You're not extracting the supplied $file parameter in the print_file_names() function.
It should be:
sub print_file_names()
{
my $file = shift;
...
}
Your -d test in the outer loop looks wrong too, BTW. You're saying next if -d ... which means that it'll skip the inner loop for directories, which appears to be the complete opposite of what you require. The only reason it's working at all is because you're testing $file which is only the filename relative to the path, and not the full path name.
Note also:
Perl on Windows copes fine with / as a path separator
Set your parent directory once, and then derive other paths from that
Use opendir($scalar, $path) instead of opendir(DIR, $path)
nb: untested code follows:
use strict;
use warnings;
use FileHandle;
my $parent = "D:/PERL/perl_programes/parent_directory";
my ($par_dir, $sub_dir);
opendir($par_dir, $parent);
while (my $sub_folders = readdir($par_dir)) {
next if ($sub_folders =~ /^..?$/); # skip . and ..

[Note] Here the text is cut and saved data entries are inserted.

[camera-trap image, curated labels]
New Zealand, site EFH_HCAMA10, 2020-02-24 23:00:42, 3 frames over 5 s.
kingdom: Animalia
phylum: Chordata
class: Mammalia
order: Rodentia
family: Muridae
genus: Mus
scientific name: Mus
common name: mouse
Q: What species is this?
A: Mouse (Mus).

my $path = $parent . '/' . $sub_folders;
next unless (-d $path); # skip anything that isn't a directory
opendir($sub_dir, $path);
while (my $file = readdir($sub_dir)) {
next unless $file =~ /\.html?$/i;
my $full_path = $path . '/' . $file;
print_file_names($full_path);
}
closedir($sub_dir);
}
closedir($par_dir);
sub print_file_names()
{
my $file = shift;
my $fh1 = FileHandle->new($file)
or die "ERROR: $!"; #ERROR HERE
print("$file\n");
}
Please start putting:
use strict;
use warnings;
at the top of all your scripts, it will help you avoid problems like this and make your code much more readable.
You can read more about it here: Perlmonks
You are going to need to change the entire code to make it robust:
#!/usr/bin/perl
use strict;
use warnings;
use File::Find;
my $top = $ENV{TEMP};
find( { wanted => \&wanted, no_chdir=> 1 }, $top );
sub wanted {
return unless -f and /\.html$/i;
print $_, "\n";
}
__END__
Have you considered using
File::Find
Here's one method which does not require to use File::Find:
First open the root directory, and store all the sub-folders' names in an array by using readdir;
Then, use foreach loop. For each sub-folder, open the new directory by linking the root directory and the folder's name. Still use readdir to store the file names in an array.
The last step is to write the codes for processing the files inside this foreach loop.
Special thanks to my teacher who has given me this idea :) It really worked well!